DOCUMENT TEXT:

I think when they are talking about prenuted, that they are talking about something like Fox Farm and not something like MG.  I use an organic soil with just enough added nutes to get things going--0.3-0.1-0.1.  Satori is a light feeder, but I have always found that she is thirstier than my other plants.  So ultimately, I believe that she probably takes the same amount of nutes as some other strains.

It is my favorite daytime strain.  I can get up and get things done on it.


----------



## Surfer Joe (May 11, 2014)

Rosebud said:


> Do you know what soil you will be using? Be careful, not all prenuted soil is the same. FOX Farm is for growing marijuana, you could try Happy frog of ocean forest.  They are both good. Stay away from miracle grow.



Thanks. This is why I get confused, though.
On the Mandala soil guide it recommends Miracle grow and recommends to avoid other soils that I have read about in grow journals and grow bibles.
 This is what they say:


> A selection of brands in the U.K.:
> 
> There is a selection of soil brands available over Amazon.co.uk . This is a good starting point and, of course, you can also find online horticultural shops or enquire at a local gardening center for a particular brand. Stockists can be googled online or you can enquire directly at a manufacturer.
> 
> ...



I was planning to use something like Canna since I don't see stuff like Fox Farms around here.


----------



## The Hemp Goddess (May 11, 2014)

I simply do not like MG products.  It has as much to do with the company as it does with the products.  I live in the NW and I use Kellogg's Patio Mix, an organic soil which I can get at Home Depot.  The MG organic choice is not a horrible soil, but there are a lot better products out there for less money.  What you mostly want to stay away from with MG products are products that have food already in them and those that have moisture crystals in them.  Their base soil may be okay, but then they go goobering it up with things that mj does not like or need.  The only 2 on the list that I would stay away from are the Scotts potting mix and the MG potting mix.  Most of the others are organic and do not have crap you don't want or need in your soil.

WORK REQUIRED:
Answer these questions using the forum thread on potting soil.
1. What nutrient numbers does the first post give for the organic soil it describes?
2. What brand was Surfer Joe planning to use?
3. Which soil does The Hemp Goddess use, and where can it be bought?

COLLECTED MATERIAL:
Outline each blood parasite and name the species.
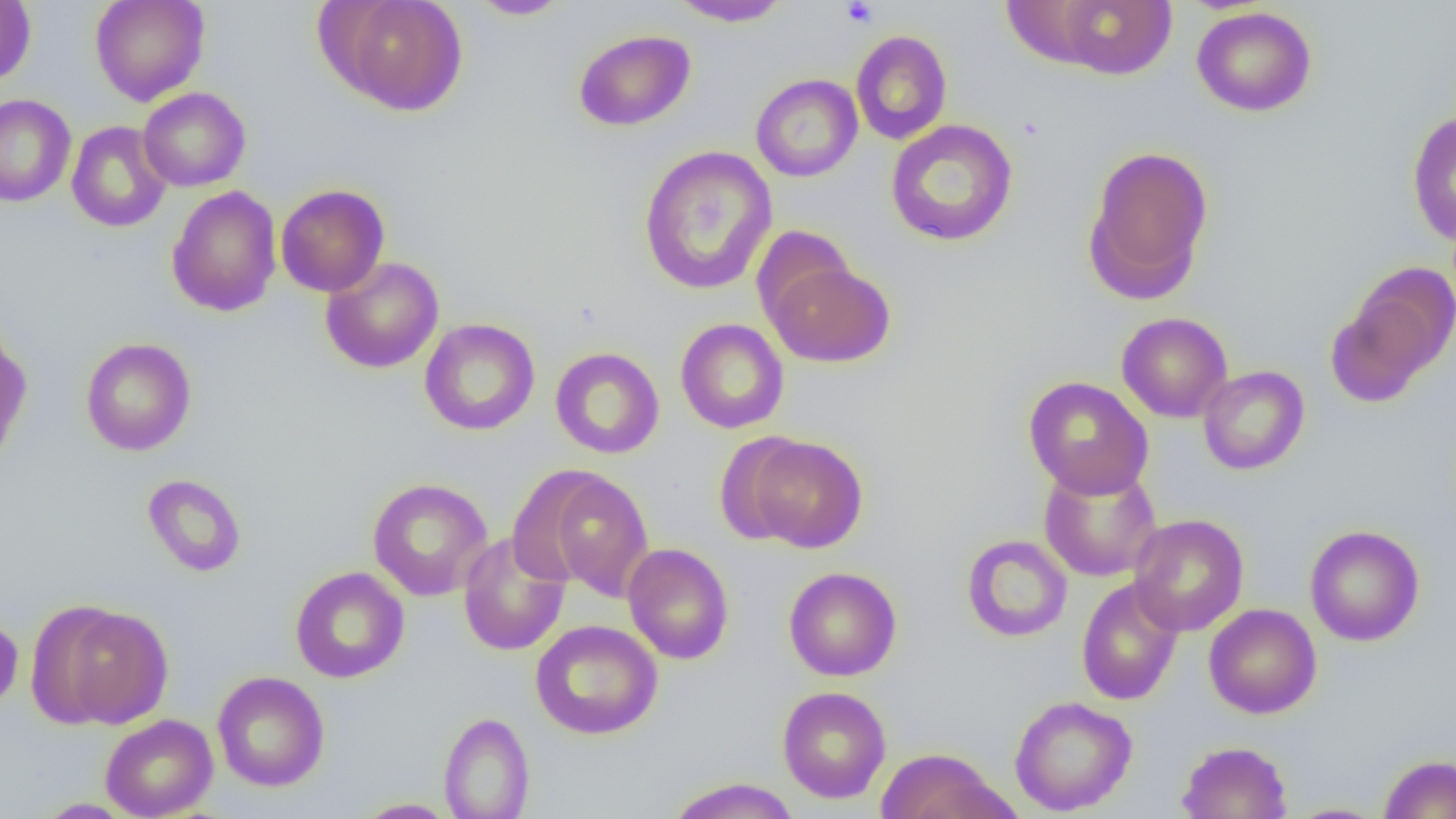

SOLUTION TO THE PROBLEM:
1. 0.3-0.1-0.1
2. Canna
3. Kellogg's Patio Mix, from Home Depot